How many lines in the data below contain the string "version"? State that number only.

Data for this task section start

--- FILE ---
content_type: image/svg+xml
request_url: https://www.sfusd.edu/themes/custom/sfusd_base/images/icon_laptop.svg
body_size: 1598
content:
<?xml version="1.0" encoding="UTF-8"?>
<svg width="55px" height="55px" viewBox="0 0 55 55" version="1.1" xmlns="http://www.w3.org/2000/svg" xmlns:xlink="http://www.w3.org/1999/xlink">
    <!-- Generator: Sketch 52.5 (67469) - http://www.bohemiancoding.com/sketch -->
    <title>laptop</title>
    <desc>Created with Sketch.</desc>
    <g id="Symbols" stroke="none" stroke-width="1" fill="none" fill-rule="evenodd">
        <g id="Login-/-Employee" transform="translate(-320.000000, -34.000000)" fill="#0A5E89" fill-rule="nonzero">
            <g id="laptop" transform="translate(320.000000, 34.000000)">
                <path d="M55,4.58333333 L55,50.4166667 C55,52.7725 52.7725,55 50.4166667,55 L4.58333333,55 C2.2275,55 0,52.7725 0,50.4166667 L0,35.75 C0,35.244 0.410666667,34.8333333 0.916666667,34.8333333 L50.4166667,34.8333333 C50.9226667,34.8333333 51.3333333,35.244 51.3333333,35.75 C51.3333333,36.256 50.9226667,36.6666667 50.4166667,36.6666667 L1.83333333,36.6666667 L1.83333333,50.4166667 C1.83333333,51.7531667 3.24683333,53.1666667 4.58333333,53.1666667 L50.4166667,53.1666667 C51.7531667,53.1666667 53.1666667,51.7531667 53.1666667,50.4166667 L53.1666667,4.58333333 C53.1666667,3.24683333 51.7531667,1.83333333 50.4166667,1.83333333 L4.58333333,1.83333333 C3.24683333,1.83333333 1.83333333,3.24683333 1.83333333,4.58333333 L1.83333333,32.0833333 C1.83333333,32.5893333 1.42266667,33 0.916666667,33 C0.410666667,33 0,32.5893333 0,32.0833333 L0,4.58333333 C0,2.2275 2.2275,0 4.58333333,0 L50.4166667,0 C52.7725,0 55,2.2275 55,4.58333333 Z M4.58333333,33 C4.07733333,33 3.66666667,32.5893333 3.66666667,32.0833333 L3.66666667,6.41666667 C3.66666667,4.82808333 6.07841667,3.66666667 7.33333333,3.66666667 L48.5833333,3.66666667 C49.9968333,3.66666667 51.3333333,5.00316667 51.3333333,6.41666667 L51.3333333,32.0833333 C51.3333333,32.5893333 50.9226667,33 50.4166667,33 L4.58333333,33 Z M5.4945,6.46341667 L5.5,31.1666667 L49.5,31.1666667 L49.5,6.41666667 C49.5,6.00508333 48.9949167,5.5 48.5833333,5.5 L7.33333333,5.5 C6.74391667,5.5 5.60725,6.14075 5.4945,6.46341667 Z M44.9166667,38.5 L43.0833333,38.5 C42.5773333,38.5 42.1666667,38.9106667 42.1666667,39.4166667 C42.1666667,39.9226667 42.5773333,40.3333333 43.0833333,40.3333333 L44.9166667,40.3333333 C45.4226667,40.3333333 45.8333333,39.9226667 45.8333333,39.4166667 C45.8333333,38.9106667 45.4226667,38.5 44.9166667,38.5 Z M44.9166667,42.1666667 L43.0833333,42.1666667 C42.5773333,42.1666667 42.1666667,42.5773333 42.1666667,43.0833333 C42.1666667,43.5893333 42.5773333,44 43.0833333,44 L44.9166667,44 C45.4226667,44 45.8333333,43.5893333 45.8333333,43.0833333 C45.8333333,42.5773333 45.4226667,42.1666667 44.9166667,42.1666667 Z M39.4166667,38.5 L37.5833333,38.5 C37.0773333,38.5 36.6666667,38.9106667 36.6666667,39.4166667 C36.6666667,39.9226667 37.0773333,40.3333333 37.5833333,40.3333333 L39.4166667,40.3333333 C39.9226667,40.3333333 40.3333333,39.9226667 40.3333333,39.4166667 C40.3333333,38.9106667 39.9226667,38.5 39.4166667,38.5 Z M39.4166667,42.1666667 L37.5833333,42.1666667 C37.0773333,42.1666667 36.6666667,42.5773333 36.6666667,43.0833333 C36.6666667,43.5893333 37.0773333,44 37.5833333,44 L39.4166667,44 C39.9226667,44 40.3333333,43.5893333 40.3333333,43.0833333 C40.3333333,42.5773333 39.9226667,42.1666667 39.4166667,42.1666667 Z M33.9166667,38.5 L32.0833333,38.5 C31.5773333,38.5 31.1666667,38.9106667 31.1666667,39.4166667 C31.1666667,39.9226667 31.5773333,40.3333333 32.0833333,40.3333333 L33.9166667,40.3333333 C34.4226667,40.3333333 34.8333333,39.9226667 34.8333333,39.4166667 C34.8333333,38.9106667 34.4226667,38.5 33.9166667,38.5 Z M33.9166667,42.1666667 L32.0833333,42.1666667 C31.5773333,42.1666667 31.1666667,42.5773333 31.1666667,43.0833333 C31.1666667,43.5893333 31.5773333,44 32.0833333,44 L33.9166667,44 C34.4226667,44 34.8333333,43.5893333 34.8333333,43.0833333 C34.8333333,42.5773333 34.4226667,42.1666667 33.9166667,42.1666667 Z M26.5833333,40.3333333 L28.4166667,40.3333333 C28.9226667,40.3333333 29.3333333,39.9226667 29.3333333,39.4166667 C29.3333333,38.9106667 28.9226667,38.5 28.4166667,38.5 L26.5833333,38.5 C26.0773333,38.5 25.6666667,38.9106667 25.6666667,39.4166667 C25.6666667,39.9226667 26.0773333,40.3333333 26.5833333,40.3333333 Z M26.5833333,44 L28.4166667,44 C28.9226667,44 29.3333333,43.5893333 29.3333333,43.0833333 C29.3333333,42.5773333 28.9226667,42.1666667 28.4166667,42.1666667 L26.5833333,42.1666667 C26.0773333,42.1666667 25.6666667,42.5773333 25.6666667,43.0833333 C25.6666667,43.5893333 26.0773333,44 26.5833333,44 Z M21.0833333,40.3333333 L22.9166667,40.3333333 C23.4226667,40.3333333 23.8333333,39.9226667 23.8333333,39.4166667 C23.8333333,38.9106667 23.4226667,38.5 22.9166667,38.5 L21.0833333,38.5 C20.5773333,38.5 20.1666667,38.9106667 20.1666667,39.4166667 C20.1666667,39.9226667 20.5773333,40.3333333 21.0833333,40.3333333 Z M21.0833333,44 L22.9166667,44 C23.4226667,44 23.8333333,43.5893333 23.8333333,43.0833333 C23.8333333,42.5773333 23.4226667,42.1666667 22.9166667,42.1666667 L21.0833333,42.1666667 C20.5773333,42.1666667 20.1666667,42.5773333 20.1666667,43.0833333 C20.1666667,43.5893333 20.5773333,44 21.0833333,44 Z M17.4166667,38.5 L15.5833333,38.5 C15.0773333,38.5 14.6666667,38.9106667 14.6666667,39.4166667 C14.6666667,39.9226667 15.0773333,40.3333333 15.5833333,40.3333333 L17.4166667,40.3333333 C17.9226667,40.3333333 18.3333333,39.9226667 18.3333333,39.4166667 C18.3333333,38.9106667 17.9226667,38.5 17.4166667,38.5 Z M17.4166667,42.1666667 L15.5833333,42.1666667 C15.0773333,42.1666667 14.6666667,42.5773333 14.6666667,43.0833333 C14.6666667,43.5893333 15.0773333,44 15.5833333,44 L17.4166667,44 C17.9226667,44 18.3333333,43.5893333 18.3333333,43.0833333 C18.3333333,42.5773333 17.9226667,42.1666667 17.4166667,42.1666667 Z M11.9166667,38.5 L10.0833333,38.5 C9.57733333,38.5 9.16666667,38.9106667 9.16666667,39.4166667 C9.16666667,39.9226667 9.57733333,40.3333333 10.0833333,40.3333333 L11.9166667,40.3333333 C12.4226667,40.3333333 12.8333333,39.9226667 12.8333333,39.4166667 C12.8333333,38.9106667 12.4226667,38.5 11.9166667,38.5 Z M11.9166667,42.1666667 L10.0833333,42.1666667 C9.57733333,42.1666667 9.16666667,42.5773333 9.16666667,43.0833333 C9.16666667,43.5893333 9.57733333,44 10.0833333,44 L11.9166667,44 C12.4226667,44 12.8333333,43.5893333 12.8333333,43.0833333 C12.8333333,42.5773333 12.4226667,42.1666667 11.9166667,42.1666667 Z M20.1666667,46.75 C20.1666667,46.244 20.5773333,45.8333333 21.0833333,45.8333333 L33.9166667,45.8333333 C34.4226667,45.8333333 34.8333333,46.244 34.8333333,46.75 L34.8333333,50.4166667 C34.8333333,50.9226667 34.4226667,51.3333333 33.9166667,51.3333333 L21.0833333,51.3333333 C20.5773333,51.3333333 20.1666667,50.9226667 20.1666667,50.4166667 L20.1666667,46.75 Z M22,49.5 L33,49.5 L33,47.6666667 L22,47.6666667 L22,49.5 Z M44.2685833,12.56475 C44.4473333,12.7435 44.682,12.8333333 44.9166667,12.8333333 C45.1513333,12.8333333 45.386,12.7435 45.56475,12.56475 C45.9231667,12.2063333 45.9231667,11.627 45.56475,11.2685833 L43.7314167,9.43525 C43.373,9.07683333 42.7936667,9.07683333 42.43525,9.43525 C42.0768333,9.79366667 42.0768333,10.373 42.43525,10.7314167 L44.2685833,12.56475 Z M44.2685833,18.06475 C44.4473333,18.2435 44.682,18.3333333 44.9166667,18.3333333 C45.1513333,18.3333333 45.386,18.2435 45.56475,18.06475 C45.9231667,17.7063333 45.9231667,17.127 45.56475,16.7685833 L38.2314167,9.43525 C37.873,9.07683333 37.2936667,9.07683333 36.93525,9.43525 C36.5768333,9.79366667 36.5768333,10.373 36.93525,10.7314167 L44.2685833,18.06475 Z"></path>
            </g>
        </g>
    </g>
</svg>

Data for this task section end

* _Exercise response_
2